President Obama Needs to Replace Doha Round Agenda with WTO Turnaround Plan
Statement of Lori Wallach, Director, Public Citizen’s Global Trade Watch Division
By Public Citizen's Global Trade Watch
Listening to government statements at this World Trade Organization (WTO) ministerial, it is clear that the WTO is seen as a cause of the current financial, food and climate crises rather than a cure and requires significant change, but it also is clear that no country wants to be blamed for ending the Doha Round and demanding a new WTO review-and-repair agenda.
As a result, there has been a schizophrenic theme at this summit of developing countries issuing the required I-am-not-to-blame-for-ending-the-Doha-Round defensive announcement that they, of course, want a quick completion of the Doha Round while then proceeding to announce the deep problems with the current agenda and how it must be fundamentally changed. One of the more dramatic examples of this conflicted approach is represented by the statement of the G-23 bloc of countries – those hardest hit by the world food price crisis.

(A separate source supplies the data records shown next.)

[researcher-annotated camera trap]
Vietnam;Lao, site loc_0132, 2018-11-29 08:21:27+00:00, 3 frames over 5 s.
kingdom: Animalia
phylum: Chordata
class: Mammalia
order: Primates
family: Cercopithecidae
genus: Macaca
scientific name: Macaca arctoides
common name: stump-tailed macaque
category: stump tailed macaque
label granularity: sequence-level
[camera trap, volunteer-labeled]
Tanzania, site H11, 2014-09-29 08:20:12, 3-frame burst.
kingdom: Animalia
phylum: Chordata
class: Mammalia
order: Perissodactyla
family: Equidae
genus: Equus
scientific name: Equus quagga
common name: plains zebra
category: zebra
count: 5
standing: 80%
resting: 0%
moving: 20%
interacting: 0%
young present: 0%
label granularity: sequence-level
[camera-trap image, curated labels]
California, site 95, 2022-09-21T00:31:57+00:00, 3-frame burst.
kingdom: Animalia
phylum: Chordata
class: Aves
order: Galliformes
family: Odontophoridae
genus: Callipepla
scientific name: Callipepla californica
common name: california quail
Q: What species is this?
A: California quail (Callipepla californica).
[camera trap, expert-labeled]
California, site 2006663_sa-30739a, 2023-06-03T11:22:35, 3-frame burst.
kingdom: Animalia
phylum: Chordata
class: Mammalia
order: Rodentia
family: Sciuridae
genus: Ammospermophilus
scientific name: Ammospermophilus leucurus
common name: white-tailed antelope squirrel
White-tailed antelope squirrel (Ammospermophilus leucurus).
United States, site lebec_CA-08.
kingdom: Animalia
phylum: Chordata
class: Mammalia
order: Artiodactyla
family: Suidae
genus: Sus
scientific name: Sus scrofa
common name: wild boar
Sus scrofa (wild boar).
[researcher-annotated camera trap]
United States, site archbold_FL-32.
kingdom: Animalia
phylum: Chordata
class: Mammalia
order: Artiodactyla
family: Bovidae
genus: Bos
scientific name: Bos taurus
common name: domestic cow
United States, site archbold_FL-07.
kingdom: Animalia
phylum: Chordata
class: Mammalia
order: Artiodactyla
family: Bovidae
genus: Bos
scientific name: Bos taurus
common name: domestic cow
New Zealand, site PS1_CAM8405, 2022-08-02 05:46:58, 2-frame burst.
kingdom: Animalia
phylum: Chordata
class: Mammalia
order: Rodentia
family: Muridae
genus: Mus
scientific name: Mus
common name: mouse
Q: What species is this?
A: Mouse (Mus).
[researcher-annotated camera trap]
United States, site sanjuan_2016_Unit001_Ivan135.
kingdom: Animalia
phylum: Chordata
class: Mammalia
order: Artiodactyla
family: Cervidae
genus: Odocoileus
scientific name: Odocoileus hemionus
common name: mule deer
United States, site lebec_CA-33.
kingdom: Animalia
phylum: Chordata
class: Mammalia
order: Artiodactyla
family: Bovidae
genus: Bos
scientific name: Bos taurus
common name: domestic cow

At this week’s ministerial, the WTO Doha Round was too toxic to be put on the agenda. In other words, this has been a WTO summit at which negotiation is not on the agenda. The WTO boosters knew that one more collapsed WTO summit and the WTO expansion idea would certainly be derailed. However, it’s been too dangerous to get together for four years and this has caused an increasing crisis of legitimacy for the WTO.